What needs to be done
Transcribe all of the entries below exactly. Leave out the pictures.
════════════════════
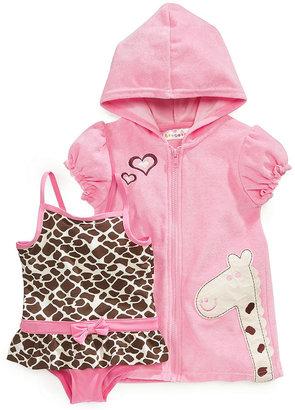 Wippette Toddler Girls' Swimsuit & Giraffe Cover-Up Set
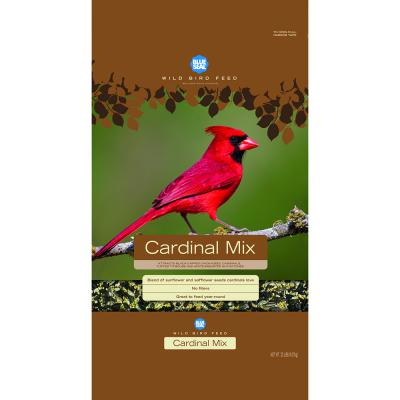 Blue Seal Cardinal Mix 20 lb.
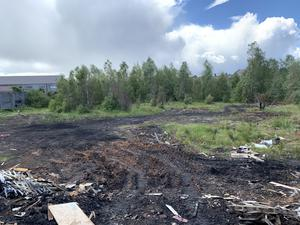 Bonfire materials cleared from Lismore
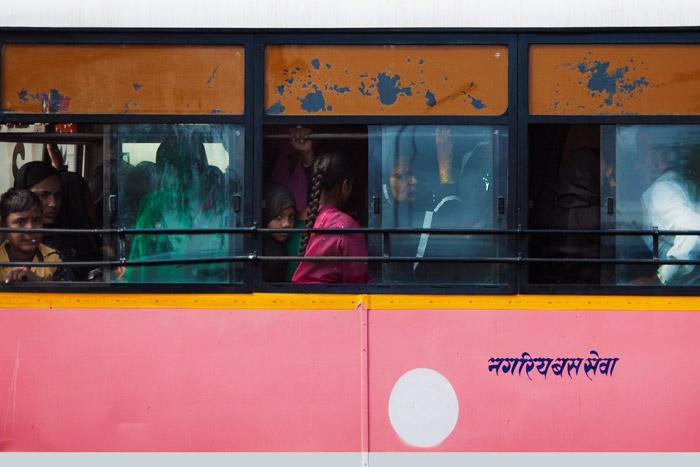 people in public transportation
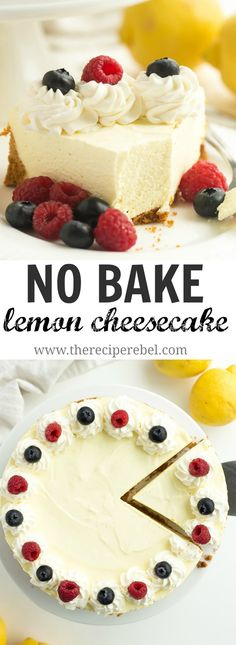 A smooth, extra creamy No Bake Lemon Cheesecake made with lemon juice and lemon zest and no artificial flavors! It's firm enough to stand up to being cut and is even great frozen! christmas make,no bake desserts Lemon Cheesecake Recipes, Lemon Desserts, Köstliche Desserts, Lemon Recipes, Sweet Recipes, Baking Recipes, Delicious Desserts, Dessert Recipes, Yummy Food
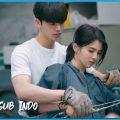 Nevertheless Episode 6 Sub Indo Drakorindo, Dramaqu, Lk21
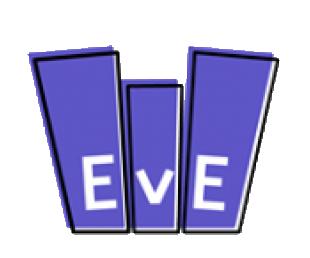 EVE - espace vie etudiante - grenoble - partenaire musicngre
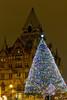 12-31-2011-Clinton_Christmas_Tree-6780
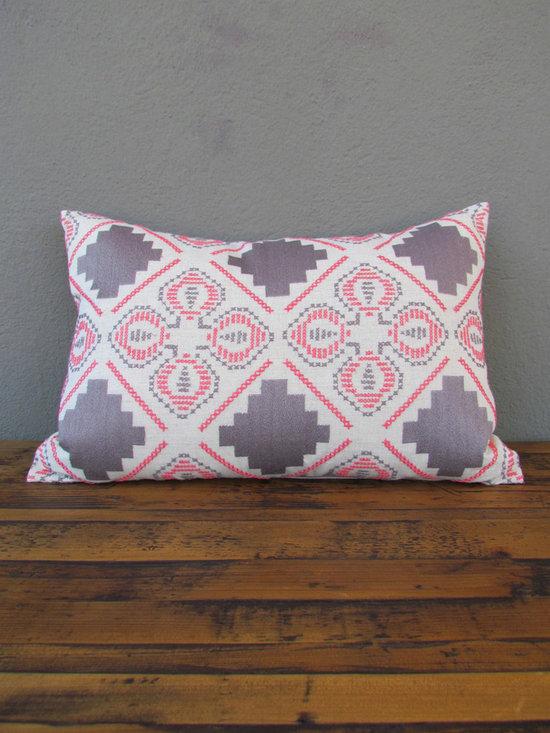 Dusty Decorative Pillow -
════════════════════
Result for this task
 Wippette Toddler Girls' Swimsuit & Giraffe Cover-Up Set
 Blue Seal Cardinal Mix 20 lb.
 Bonfire materials cleared from Lismore
 people in public transportation
 A smooth, extra creamy No Bake Lemon Cheesecake made with lemon juice and lemon zest and no artificial flavors! It's firm enough to stand up to being cut and is even great frozen! christmas make,no bake desserts Lemon Cheesecake Recipes, Lemon Desserts, Köstliche Desserts, Lemon Recipes, Sweet Recipes, Baking Recipes, Delicious Desserts, Dessert Recipes, Yummy Food
 Nevertheless Episode 6 Sub Indo Drakorindo, Dramaqu, Lk21
 EVE - espace vie etudiante - grenoble - partenaire musicngre
 12-31-2011-Clinton_Christmas_Tree-6780
 Dusty Decorative Pillow -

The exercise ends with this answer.